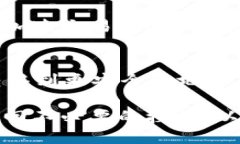    TP钱包授权项目查询指南  /  guanjianci  TP钱包,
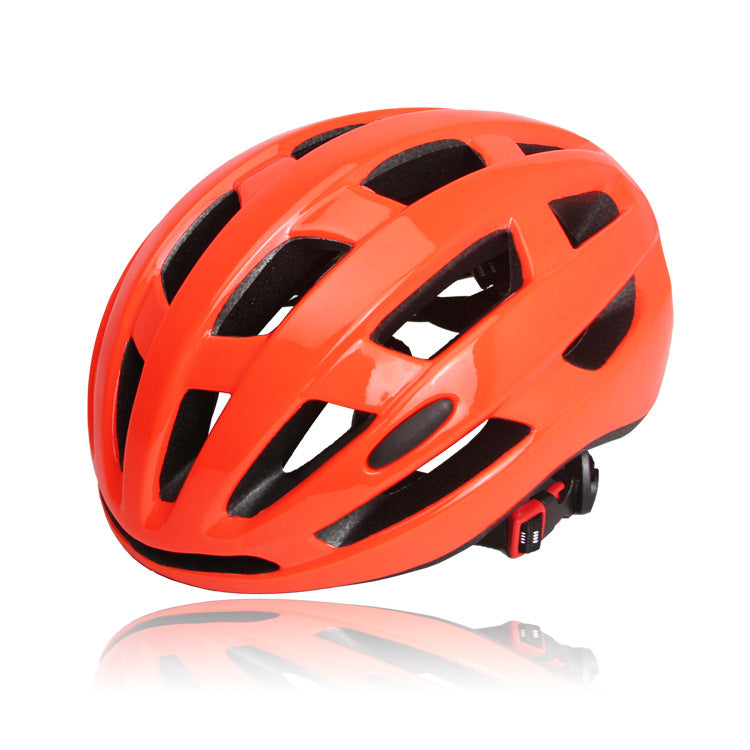 Fahrrad-Sicherheitshelm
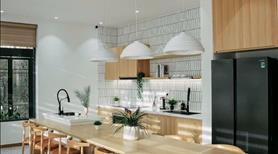 Cần bán biệt thự mới xây hiện đại tại Vạn Thành p5 Đà Lạt - Ảnh 10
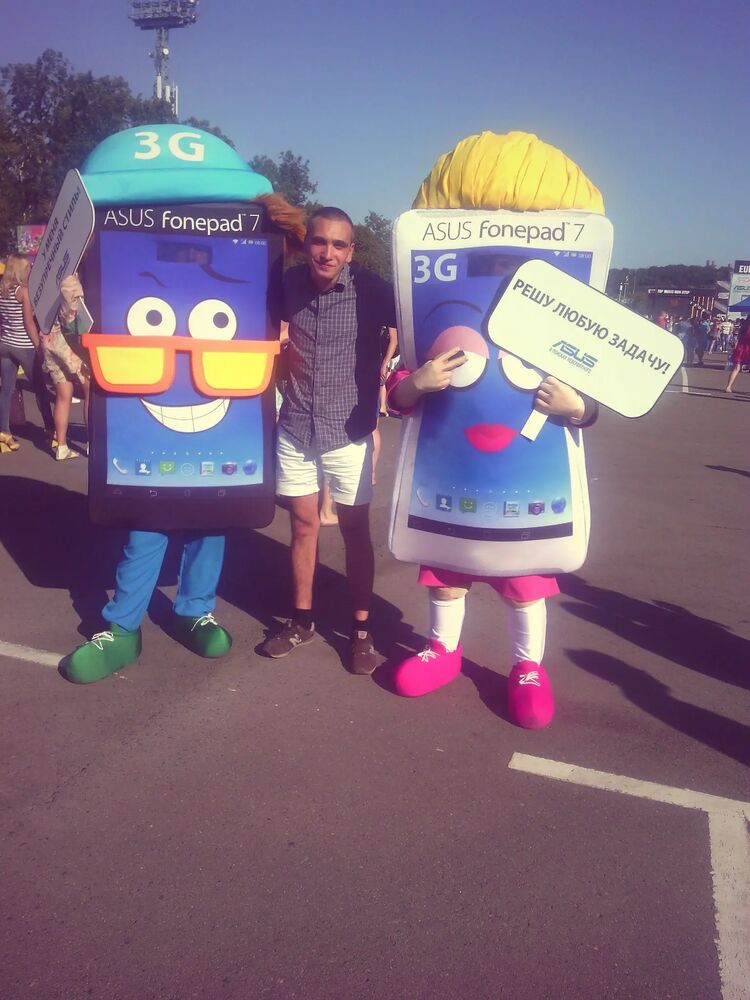 ���������� ������, ���� ������� ������, 30 ���, ������������ ��� ������, ����� � ���������, c�������� ���������, ���������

● **Your goal**
Pictures do not belong in the copy. Reproduce the rest of the data exactly.

● **Solution to this task**
    TP钱包授权项目查询指南  /  guanjianci  TP钱包,
 Fahrrad-Sicherheitshelm
 Cần bán biệt thự mới xây hiện đại tại Vạn Thành p5 Đà Lạt - Ảnh 10
 ���������� ������, ���� ������� ������, 30 ���, ������������ ��� ������, ����� � ���������, c�������� ���������, ���������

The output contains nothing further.